L’Italia ripudia la guerra, appunto. E però continua a buttare miliardi in armi, oltretutto (per fortuna) inutili. Negli ultimi 15 anni infatti le forze armate italiane sono state impegnate in 35 missioni di peacekeeping. «Ma se dobbiamo portare la pace, che ce ne facciamo dei bombardieri F-35?», osserva il capogruppo del Pd in Commissione Difesa, Gian Piero Scanu, primo firmatario della risoluzione, che illustrerà domani al senato: «Semmai – aggiunge – abbiamo bisogno di addestrare i militari, di provvedere alla manutenzione dei mezzi di trasporto che utilizzano».
Ecco appunto, di quelli invece la manovra si occupa: un taglio di quasi un miliardo in tre anni, che si aggiunge agli 1,5 miliardi di risparmi sul bilancio di esercizio già programmati dalla prima finanziaria del governo Berlusconi. Forse anche per questo quel grido d’allarme lanciato dal dipendente statale pacifista ormai comincia a diffondersi anche tra le forze armate. «Il rapporto difesa-industria va cambiato, ci sono costi e appetiti che lo rendono non ottimale, l’industria non può imporre ciò che vuole», ha denunciato pubblicamente lo stesso sottocapo di Stato maggiore dell’Aeronautica, Maurizio Ludovisi.

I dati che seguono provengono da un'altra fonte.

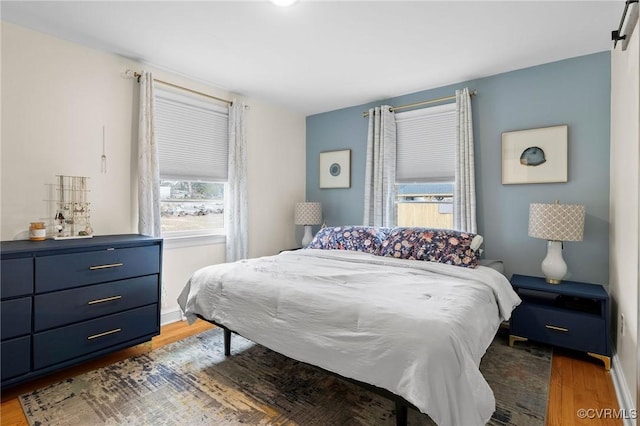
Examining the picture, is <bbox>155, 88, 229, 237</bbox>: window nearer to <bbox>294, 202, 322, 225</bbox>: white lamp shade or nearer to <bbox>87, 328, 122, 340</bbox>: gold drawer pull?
<bbox>294, 202, 322, 225</bbox>: white lamp shade

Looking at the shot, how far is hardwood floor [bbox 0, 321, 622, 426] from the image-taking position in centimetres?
175

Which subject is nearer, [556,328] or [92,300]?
[92,300]

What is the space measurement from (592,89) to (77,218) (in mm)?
4387

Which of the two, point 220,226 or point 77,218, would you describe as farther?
point 220,226

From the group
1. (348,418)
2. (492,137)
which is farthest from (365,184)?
(348,418)

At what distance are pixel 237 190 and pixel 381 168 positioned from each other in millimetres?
1714

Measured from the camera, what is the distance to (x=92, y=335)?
86.8 inches

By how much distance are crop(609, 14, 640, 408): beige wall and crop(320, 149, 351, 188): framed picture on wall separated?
258 cm

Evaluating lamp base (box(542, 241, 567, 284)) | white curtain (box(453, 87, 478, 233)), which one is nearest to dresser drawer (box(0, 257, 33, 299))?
white curtain (box(453, 87, 478, 233))

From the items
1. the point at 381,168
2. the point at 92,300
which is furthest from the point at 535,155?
the point at 92,300

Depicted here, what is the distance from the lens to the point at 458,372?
1.31m

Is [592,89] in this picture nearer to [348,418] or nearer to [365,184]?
[365,184]

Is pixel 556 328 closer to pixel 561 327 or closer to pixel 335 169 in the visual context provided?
pixel 561 327

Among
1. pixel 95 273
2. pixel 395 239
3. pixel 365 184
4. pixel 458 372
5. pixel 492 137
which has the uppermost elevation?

«Fin qui il governo non ha ancora risposto: quale è il modello di difesa a cui finalizza la spesa?», osserva Roberta Pinotti, appoggiando l’iniziativa del capogruppo. «Non è che da domani debbano rientrare gli uomini in missione – spiega Achille Serra, vicepresidente della Commessioni -, ma spendiamo soldi per armi inutili ed è doveroso tagliare davanti alla crisi è doveroso».